1. A fingerprint detection method of postpartum rehabilitation ointment is characterized by comprising the following steps:

step 1, preparation of a postpartum recovery paste test sample solution:

placing a proper amount of puerperal rehabilitation ointment into a conical flask with a plug, adding water, oscillating for dissolution, adding ethyl acetate, oscillating for extraction, standing, layering the upper layer and the lower layer clearly, taking the upper layer of extract, repeatedly extracting for two times, combining the extracts, evaporating in a water bath, diluting the residue with methanol to a constant volume, centrifuging, taking the supernatant, filtering with a 0.45 mu m organic microporous membrane, and taking the subsequent filtrate to obtain a sample solution to be tested;

step 2, preparation of postpartum recovery paste reference substance solution:

respectively taking appropriate amount of vanillic acid, syringic acid, leonurine hydrochloride, hesperidin, liquiritin, salvianolic acid B and quercetin reference substances, precisely weighing, respectively placing in volumetric flasks, and adding methanol to respectively prepare reference substance stock solutions; respectively and precisely sucking appropriate amount of control stock solutions of vanillic acid, syringic acid, leonurine hydrochloride, hesperidin, liquiritin, salvianolic acid B and quercetin, adding methanol to constant volume, and making into mixed control solution of vanillic acid, syringic acid, leonurine hydrochloride, hesperidin, liquiritin, salvianolic acid B and quercetin;

step 3, precisely absorbing the postpartum rehabilitation ointment test sample solution in the step 1 and the mixed reference substance solution in the step 2 respectively, injecting the solutions into a high performance liquid chromatograph, and recording a chromatogram;

step 4, exporting the fingerprint of the postpartum recovery paste test sample solution obtained in the step 3, and importing the fingerprint into a traditional Chinese medicine chromatography fingerprint similarity evaluation system 2012A; selecting chromatographic peaks existing in chromatograms of different batches of postpartum healing ointments as common peaks; generating a comparison fingerprint of the postpartum rehabilitation ointment by using an average value calculation method, and calculating the relative retention time and the relative peak area of each common peak; and marking chemical components of peaks in the comparison fingerprint spectrum according to the retention time of the mixed comparison product solution chromatogram.

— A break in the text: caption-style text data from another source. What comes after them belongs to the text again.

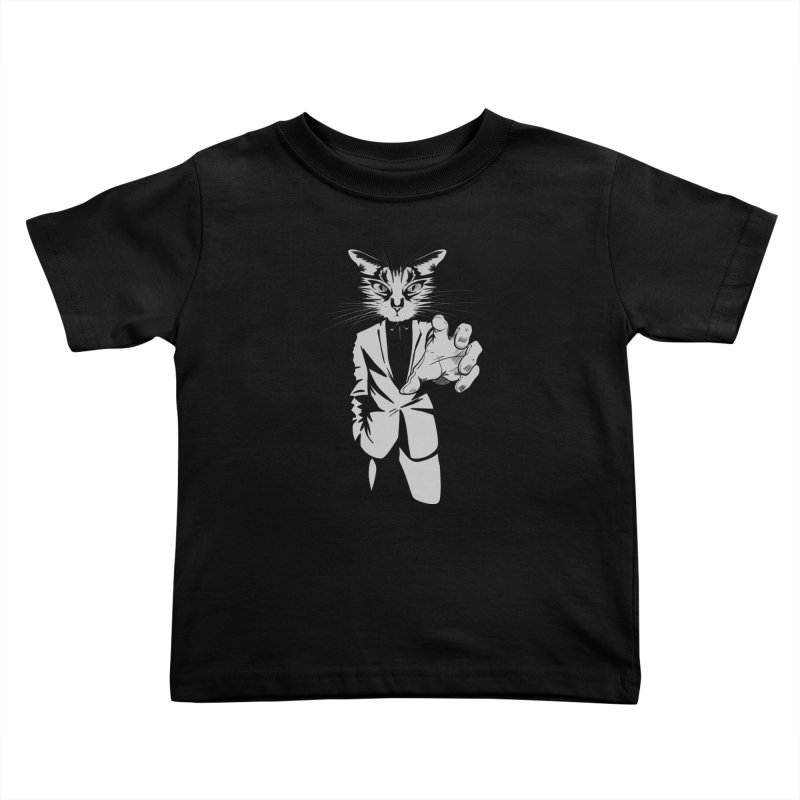 The Cat Kids Toddler T-Shirt by AlePresser's Artist Shop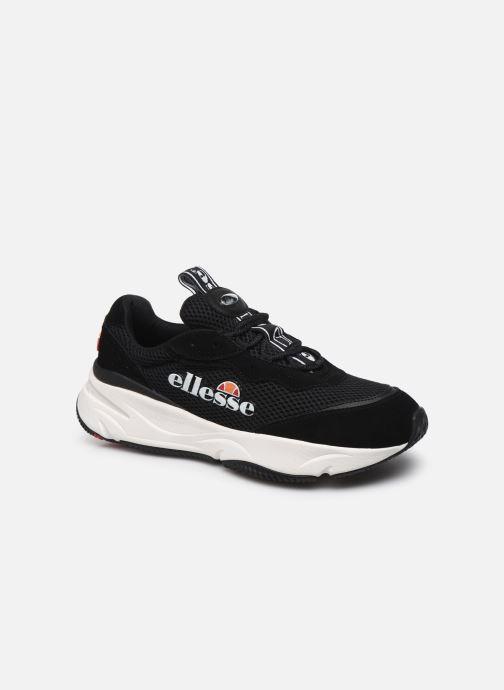 Sneakers Ellesse Massello Synt Nero vedi dettaglio/paio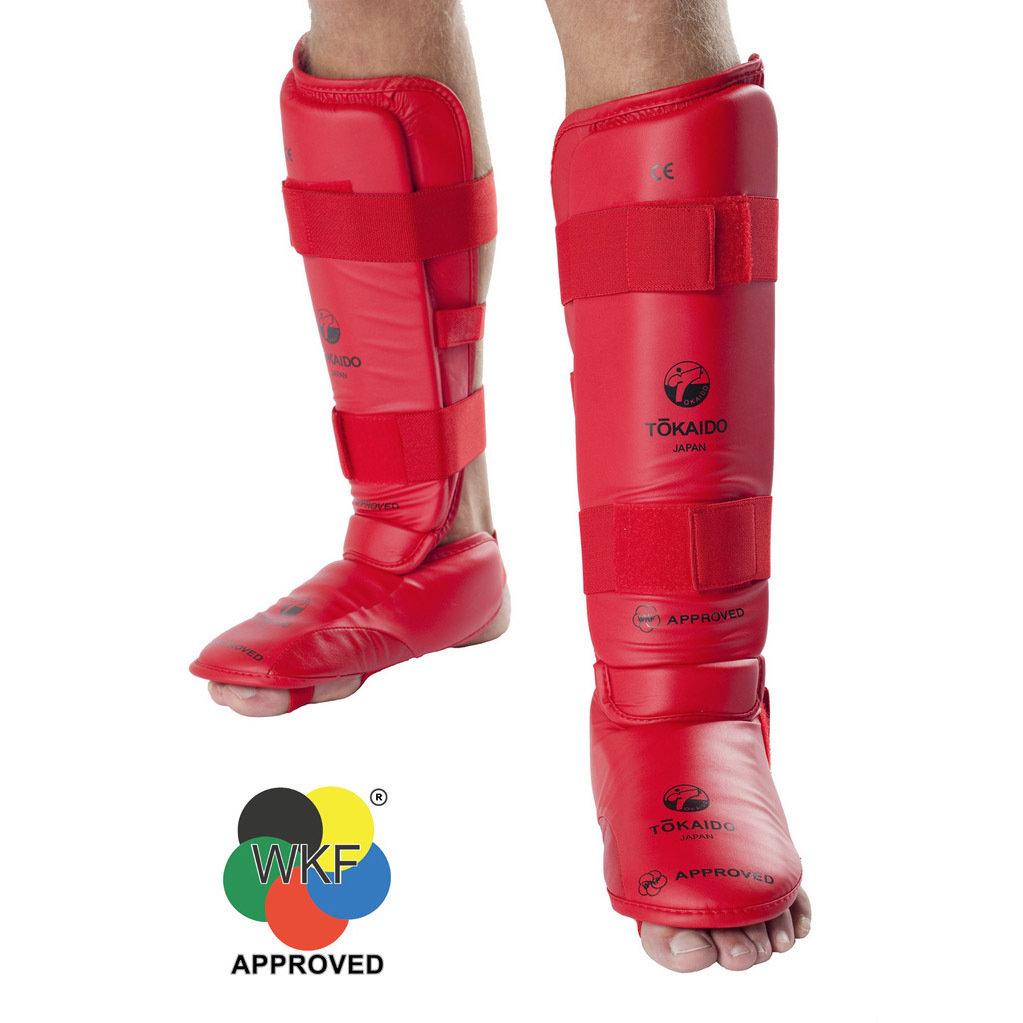 TOKAIDO Shin & Foot Protectors (WKF Approved)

2. The method for detecting fingerprint of postpartum rehabilitation ointment according to claim 1, characterized in that,

step 1, the preparation method of the postpartum recovery paste test sample solution comprises the following steps:

placing 3ml of the postpartum rehabilitation ointment into a conical flask with a plug, adding 10ml of purified water, oscillating for dissolving, adding 20ml of ethyl acetate, oscillating for extraction, standing, taking the upper layer of extract liquor after the upper layer and the lower layer are clearly separated, repeatedly extracting for two times, combining the extract liquor, evaporating by drying in a water bath, diluting the residue with 2ml of methanol to a constant volume, centrifuging, taking the supernatant, filtering with a 0.45 mu m organic microporous filter membrane, and taking the subsequent filtrate to obtain the solution of the sample to be tested.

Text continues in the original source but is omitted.